A concha que o nosso corpo mole produz, assim, não é feita só com materiais físicos. É feita com conhecimento. Por vezes esse conhecimento fica mais duro que as conchas dos moluscos – havendo sempre o perigo de que ela se transforme numa prisão, como uma concha que não se abre. Conheço muitas pessoas assim.
A inteligência é uma corda esticada entre dois pontos. De um lado, a necessidade: construir a casa. Do outro, os materiais disponíveis. As primeiras casas foram grutas. Gruta é uma casa pronta. Não precisa ser inventada. É só entrar dentro dela. Mas nos lugares onde não há grutas foi necessário construir grutas artificiais. A inteligência dos esquimós produziu o iglu, concha maravilhosa feita com blocos de gelo. Lá dentro é quentinho. Curioso que dentro de uma concha de gelo faça calor! Nos países frios, os pássaros se abrigam dentro dos iglus naturais que a neve faz sobre os arbustos. Os esquimós jamais pensariam em construir casas de madeira ou de lona porque esses materiais não são encontrados no mundo em que vivem.
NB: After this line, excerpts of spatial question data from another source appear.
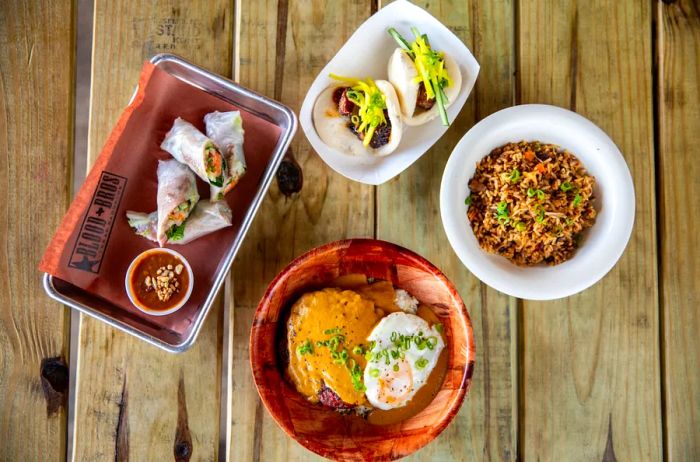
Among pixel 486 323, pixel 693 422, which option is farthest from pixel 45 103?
pixel 693 422

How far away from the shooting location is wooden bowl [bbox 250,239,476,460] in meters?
1.40

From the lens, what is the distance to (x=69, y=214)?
1.49 metres

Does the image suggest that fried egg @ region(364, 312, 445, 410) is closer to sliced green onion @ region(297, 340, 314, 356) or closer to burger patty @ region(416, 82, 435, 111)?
sliced green onion @ region(297, 340, 314, 356)

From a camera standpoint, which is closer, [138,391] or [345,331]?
[345,331]

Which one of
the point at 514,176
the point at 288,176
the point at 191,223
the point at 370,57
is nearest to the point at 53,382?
the point at 191,223

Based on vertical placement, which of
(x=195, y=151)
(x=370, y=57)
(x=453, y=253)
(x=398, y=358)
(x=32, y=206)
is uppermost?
(x=370, y=57)

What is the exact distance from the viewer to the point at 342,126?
1.57m

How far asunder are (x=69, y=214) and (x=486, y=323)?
1098 mm

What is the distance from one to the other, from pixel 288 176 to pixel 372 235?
0.27 metres

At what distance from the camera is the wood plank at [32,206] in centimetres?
163

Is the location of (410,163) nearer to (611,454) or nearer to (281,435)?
(281,435)

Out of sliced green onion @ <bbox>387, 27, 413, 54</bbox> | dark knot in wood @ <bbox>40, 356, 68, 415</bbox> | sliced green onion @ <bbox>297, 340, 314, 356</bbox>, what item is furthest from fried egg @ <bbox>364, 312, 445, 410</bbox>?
dark knot in wood @ <bbox>40, 356, 68, 415</bbox>

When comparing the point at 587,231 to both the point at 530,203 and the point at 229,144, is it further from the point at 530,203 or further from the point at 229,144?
the point at 229,144

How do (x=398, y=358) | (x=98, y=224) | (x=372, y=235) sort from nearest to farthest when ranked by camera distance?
(x=398, y=358) → (x=98, y=224) → (x=372, y=235)
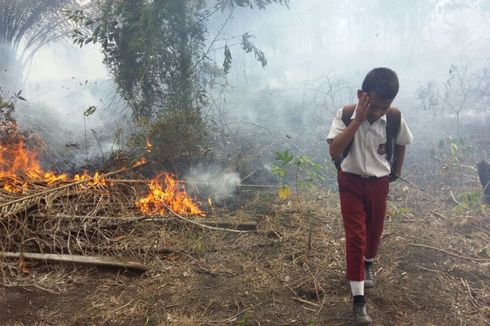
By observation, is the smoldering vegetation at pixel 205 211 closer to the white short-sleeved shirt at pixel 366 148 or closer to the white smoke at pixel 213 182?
the white smoke at pixel 213 182

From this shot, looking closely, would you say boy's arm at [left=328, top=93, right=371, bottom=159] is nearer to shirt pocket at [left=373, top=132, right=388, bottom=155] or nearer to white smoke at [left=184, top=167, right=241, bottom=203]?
shirt pocket at [left=373, top=132, right=388, bottom=155]

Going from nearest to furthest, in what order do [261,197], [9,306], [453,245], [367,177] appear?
[367,177]
[9,306]
[453,245]
[261,197]

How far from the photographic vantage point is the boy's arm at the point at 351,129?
280cm

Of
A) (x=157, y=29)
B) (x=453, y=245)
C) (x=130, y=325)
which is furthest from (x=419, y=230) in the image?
(x=157, y=29)

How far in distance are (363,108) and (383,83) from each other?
243 millimetres

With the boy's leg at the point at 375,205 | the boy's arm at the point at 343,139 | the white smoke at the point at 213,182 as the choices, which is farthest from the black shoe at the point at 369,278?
the white smoke at the point at 213,182

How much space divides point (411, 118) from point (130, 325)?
979 centimetres

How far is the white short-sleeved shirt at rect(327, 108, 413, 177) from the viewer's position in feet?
9.91

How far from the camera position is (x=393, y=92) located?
2820 millimetres

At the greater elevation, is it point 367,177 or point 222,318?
point 367,177

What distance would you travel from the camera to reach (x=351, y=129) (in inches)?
112

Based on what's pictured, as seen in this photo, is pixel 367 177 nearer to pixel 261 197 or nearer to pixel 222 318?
pixel 222 318

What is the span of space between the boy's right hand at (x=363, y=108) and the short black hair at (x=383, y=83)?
9 cm

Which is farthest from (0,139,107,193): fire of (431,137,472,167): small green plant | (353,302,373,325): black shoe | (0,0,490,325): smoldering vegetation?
(431,137,472,167): small green plant
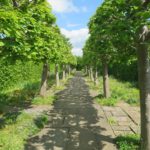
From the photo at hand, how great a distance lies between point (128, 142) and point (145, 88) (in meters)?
2.07

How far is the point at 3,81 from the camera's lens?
21.2 metres

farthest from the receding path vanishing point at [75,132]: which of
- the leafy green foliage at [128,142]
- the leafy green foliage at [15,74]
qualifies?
the leafy green foliage at [15,74]

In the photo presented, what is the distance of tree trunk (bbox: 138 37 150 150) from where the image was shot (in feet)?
23.2

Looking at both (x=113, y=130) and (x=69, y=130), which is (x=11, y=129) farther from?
(x=113, y=130)

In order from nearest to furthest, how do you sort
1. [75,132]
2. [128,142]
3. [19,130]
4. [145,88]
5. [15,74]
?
[145,88]
[128,142]
[19,130]
[75,132]
[15,74]

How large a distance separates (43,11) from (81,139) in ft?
20.3

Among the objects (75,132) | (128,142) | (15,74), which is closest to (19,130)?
(75,132)

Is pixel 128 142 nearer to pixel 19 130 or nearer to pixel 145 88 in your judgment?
pixel 145 88

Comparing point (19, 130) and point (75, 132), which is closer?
point (19, 130)

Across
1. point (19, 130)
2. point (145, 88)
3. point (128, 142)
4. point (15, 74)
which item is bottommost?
point (128, 142)

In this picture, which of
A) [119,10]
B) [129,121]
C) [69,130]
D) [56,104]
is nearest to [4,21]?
[119,10]

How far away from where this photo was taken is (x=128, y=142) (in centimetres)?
843

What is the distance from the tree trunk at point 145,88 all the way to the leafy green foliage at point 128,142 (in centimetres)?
83

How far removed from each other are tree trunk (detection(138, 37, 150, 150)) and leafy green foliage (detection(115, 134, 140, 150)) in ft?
2.72
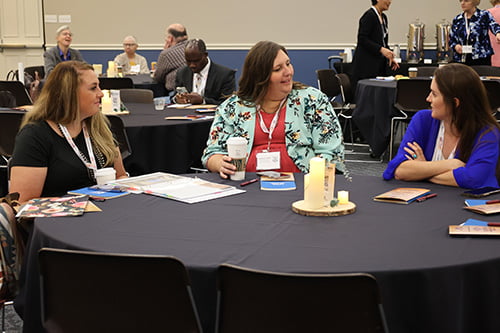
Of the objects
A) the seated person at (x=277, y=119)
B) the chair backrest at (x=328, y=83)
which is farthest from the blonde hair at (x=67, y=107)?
the chair backrest at (x=328, y=83)

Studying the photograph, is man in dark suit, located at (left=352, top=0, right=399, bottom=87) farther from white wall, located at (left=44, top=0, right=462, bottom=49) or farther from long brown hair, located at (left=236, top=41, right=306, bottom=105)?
long brown hair, located at (left=236, top=41, right=306, bottom=105)

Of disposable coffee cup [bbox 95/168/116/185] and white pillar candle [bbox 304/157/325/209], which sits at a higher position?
white pillar candle [bbox 304/157/325/209]

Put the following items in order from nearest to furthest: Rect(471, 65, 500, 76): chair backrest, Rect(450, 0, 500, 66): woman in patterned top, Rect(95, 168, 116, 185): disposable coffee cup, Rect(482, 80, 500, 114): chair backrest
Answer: Rect(95, 168, 116, 185): disposable coffee cup, Rect(482, 80, 500, 114): chair backrest, Rect(471, 65, 500, 76): chair backrest, Rect(450, 0, 500, 66): woman in patterned top

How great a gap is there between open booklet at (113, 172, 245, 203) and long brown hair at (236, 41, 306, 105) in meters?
0.72

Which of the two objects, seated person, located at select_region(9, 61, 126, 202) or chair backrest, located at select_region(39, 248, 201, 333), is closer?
chair backrest, located at select_region(39, 248, 201, 333)

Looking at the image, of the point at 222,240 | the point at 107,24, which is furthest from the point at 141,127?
the point at 107,24

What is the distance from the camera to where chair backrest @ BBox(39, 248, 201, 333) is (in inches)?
63.1

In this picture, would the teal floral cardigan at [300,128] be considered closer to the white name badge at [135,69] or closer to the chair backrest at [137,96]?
the chair backrest at [137,96]

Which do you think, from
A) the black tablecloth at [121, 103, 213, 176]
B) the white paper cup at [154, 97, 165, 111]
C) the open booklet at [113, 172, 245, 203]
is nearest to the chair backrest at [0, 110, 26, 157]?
the black tablecloth at [121, 103, 213, 176]

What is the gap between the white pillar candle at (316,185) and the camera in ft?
7.62

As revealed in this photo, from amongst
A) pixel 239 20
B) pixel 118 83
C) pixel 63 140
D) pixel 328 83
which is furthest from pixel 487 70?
pixel 63 140

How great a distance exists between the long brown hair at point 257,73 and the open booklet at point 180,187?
28.4 inches

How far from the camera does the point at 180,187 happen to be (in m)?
2.70

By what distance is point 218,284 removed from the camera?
1580 millimetres
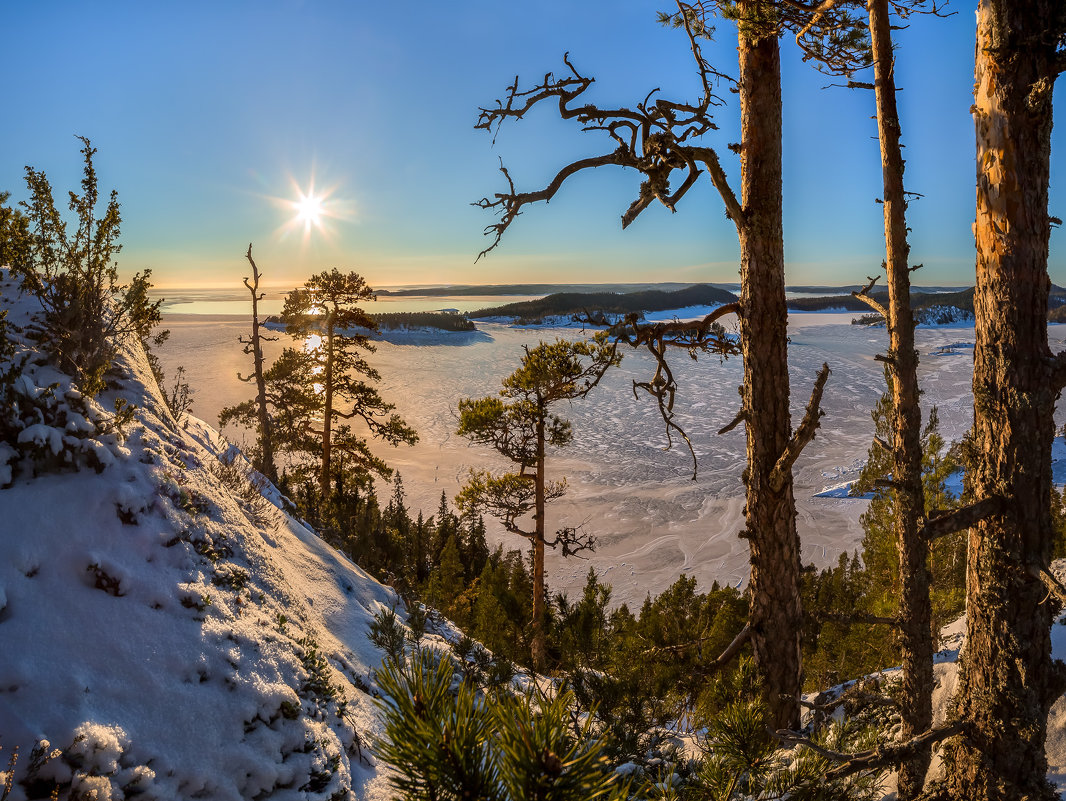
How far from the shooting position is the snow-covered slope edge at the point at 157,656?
254 cm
E os beduínos, no deserto, jamais poderiam imaginar um iglu. No deserto não há gelo. Nem fariam uma casa fixa: são tribos errantes. Suas casas são tendas de pano que podem ser desmontadas e transportadas. Populações que moram à beira de rios sujeitos a enchentes logo perceberam que suas casas deveriam ter pernas de pau: inventaram as palafitas. Que coisa interessante seria estudar, com as crianças, os vários tipos de casa. A necessidade de construir casa é universal. Mas dessa necessidade surgem as mais diferentes "ciências" do mundo, em função dos materiais usados para a construção das casas.
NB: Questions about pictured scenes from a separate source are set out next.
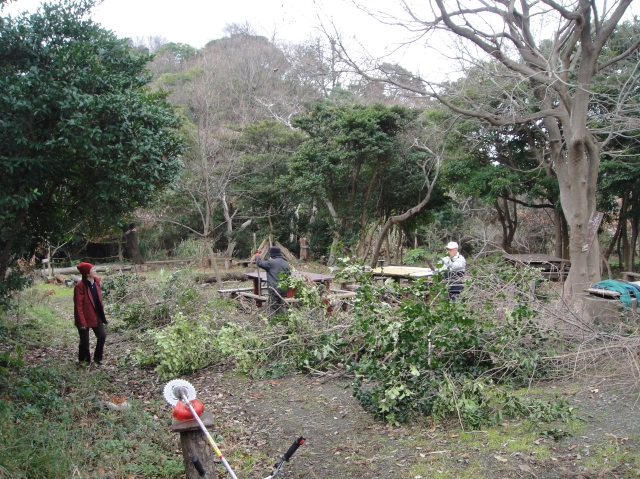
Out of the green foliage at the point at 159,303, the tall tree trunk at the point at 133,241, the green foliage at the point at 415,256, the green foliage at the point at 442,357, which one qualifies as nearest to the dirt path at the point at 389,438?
the green foliage at the point at 442,357

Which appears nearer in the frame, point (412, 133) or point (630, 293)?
point (630, 293)

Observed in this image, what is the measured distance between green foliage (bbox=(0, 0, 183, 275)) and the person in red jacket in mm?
1370

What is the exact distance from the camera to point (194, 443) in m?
3.53

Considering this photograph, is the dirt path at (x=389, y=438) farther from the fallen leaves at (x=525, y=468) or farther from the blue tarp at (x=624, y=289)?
the blue tarp at (x=624, y=289)

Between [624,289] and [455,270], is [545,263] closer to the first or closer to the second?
[624,289]

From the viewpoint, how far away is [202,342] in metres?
7.47

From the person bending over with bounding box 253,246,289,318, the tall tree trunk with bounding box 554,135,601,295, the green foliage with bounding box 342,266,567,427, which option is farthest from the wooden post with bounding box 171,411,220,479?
the tall tree trunk with bounding box 554,135,601,295

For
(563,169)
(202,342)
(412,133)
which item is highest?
(412,133)

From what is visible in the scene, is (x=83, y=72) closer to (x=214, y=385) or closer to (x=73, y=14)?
(x=73, y=14)

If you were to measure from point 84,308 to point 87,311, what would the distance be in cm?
6

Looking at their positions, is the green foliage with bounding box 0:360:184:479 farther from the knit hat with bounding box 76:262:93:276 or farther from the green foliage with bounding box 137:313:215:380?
the knit hat with bounding box 76:262:93:276

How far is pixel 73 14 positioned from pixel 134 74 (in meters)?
0.85

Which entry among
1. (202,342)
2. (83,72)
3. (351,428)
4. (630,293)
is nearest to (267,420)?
(351,428)

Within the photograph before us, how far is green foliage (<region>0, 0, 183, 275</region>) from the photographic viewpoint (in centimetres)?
504
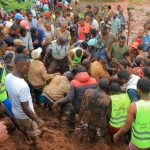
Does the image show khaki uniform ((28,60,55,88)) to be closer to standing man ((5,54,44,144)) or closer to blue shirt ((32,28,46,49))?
standing man ((5,54,44,144))

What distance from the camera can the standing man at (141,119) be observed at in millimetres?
4387

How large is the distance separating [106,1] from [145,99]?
22.3 m

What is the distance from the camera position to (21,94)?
4.79 metres

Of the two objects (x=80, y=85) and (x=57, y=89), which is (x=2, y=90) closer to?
(x=80, y=85)

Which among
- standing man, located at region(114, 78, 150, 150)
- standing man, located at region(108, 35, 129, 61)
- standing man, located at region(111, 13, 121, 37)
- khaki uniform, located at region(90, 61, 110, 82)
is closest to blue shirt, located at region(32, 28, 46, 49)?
standing man, located at region(108, 35, 129, 61)

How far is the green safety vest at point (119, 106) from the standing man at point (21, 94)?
59.3 inches

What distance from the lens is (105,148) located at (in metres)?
6.41

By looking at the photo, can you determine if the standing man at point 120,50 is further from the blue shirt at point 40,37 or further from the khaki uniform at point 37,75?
the blue shirt at point 40,37

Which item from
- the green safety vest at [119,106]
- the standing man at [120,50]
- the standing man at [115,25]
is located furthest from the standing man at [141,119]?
the standing man at [115,25]

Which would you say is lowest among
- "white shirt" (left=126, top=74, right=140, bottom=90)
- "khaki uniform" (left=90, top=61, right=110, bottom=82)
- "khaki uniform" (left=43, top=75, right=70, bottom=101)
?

Casas são extensões do corpo – prolongamentos dos nossos órgãos. Anote isto: o corpo é egoísta; pensa e age no sentido de viver. Por isso, pensa e age praticamente. O que não é prático, ignora – esquece.
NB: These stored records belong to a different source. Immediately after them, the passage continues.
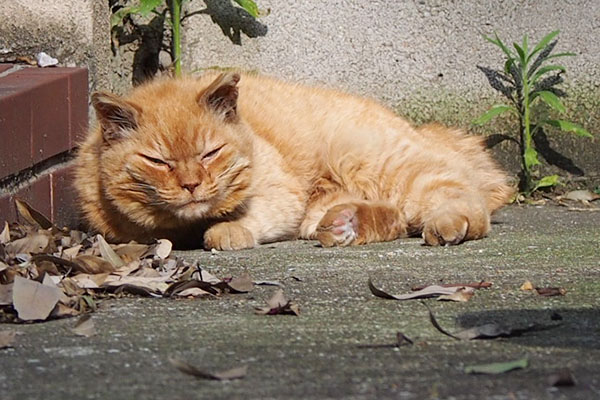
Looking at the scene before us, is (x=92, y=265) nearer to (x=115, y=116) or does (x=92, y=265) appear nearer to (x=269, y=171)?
(x=115, y=116)

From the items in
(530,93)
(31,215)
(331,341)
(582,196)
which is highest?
(530,93)

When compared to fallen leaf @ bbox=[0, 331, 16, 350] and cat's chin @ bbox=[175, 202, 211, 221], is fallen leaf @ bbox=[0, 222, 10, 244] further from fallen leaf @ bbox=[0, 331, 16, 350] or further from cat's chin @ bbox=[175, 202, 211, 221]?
fallen leaf @ bbox=[0, 331, 16, 350]

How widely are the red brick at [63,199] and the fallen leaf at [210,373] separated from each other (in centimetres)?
265

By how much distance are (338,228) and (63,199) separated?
143cm

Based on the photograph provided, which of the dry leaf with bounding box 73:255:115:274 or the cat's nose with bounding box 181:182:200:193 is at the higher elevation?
the cat's nose with bounding box 181:182:200:193

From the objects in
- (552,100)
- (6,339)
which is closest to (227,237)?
(6,339)

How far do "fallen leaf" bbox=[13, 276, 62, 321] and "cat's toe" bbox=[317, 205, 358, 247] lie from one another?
1582mm

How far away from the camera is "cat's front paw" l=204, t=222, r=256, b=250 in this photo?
13.0 feet

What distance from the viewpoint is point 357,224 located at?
406cm

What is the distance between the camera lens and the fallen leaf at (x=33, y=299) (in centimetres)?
248

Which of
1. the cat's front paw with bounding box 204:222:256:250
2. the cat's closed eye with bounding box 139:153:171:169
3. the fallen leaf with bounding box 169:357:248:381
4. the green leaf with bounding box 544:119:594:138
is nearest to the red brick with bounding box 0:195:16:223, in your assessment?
the cat's closed eye with bounding box 139:153:171:169

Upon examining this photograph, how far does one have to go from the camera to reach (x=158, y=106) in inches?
157

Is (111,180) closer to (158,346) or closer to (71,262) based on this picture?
(71,262)

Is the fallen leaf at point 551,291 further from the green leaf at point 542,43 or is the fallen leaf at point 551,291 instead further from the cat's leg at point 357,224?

Os materiais com que a casa é construída – paredes, teto, portas – são extensões dos meus ossos e músculos. As janelas são extensões dos pulmões e dos olhos. O fogão de lenha, em sua função de aquecer, é uma expansão da pele. Mas na sua função de cozinhar ele é uma extensão da boca (o gosto bom da comida) e do aparelho digestivo: comida cozida ajuda a digestão. A casa está cheia de uma infinidade de objetos que usamos constantemente. Faça, com os seus alunos, um inventário desses objetos, da caixa de fósforos ao computador! Cada um desses objetos é um mundo. Cada um deles é produto de invenção. Cada um deles está cheio de inteligência. Uma casa que provoca a inteligência deve estar cheia desses objetos.